Forschungsfeld: Stadtökologie
A sustainable approach to natural resources is a particularly necessary prerequisite where many people are living together in a tight space. On one hand, cities are thus ecologically dense and climatically polluted ecosystems, but at the same time they also bring forward new niches and opportunities to protect scarce resources (flora, fauna, the social world).
In this field of study, city-rural dynamics and strategies of overcoming the urban-rural opposition are discussed, sharpening a view of ‘other’ urban dwellers (plants, animals, viruses, nanoparticles, etc.). Aspects of land reclamation, conversion, interim uses, and the re-use of urban brownfields, open spaces, and ground floors play a key role here, as do innovative new ideas about urban energy and resource production (such as fish farming on urban buildings).

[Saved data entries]
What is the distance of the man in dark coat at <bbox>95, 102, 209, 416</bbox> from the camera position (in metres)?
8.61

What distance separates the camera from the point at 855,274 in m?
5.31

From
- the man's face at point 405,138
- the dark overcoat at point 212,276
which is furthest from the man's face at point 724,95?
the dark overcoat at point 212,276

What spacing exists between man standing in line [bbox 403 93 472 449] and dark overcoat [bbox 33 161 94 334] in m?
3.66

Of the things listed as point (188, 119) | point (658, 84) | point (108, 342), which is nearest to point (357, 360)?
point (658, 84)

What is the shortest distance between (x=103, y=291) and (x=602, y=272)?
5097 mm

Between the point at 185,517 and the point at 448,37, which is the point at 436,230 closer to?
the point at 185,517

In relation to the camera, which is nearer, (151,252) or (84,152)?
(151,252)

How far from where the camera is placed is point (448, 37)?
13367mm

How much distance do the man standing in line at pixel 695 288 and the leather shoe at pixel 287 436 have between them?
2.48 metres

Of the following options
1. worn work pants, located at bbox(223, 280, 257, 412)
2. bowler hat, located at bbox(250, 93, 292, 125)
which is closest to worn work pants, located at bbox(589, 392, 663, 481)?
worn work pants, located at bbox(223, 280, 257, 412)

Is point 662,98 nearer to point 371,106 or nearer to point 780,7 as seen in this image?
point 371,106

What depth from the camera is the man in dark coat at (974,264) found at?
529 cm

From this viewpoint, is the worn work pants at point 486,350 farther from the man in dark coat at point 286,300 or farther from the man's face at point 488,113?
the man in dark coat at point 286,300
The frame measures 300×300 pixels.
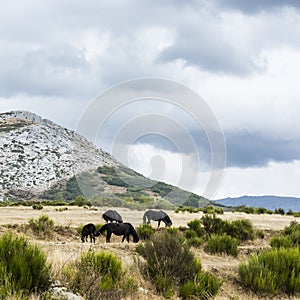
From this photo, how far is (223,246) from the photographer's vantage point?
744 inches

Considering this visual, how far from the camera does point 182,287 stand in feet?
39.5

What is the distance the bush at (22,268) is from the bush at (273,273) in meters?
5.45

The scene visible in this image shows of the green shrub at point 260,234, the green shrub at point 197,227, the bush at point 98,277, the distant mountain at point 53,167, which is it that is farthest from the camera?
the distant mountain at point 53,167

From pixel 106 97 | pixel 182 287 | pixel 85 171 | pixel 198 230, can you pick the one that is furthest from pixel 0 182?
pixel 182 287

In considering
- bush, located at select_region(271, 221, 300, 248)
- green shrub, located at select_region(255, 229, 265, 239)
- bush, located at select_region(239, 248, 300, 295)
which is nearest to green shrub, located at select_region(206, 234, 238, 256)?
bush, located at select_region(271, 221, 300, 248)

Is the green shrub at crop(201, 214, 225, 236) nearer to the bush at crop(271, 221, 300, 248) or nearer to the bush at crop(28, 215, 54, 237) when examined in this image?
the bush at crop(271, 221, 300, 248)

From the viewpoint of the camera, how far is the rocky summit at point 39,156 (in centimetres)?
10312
...
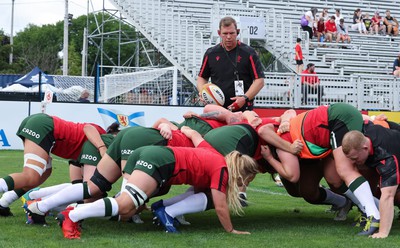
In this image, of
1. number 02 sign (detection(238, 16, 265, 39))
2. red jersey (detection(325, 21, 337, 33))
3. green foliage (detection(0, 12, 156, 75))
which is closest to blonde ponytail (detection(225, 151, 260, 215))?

## Exercise instructions
**1)** List the examples of "other" urban dwellers that the urban ecology text names in parentheses.
**2)** Carry on the urban ecology text from its last sentence.

## Solved tasks
**1)** plants, animals, viruses, nanoparticles

**2)**
On another scale of spatial planning decisions, aspects of climate change, urban climate policy, and climate protection, as well as changes in (national, regional, and local) energy policy and its impact on urban ecology and urban environmental policy need to discussed as regards their impacts for urban design and urban planning.
Ecological perspectives are indispensable to the fraught practice of city planning, which is why this field of research is aimed at imparting and deepening the students’ spatial knowledge about urgent environmental policy issues such as climate protection, resource conservation, and energy use, in relation to lived space analysis. In addition, connections to landscape ecology, open-space planning, and the design of open spaces are being made.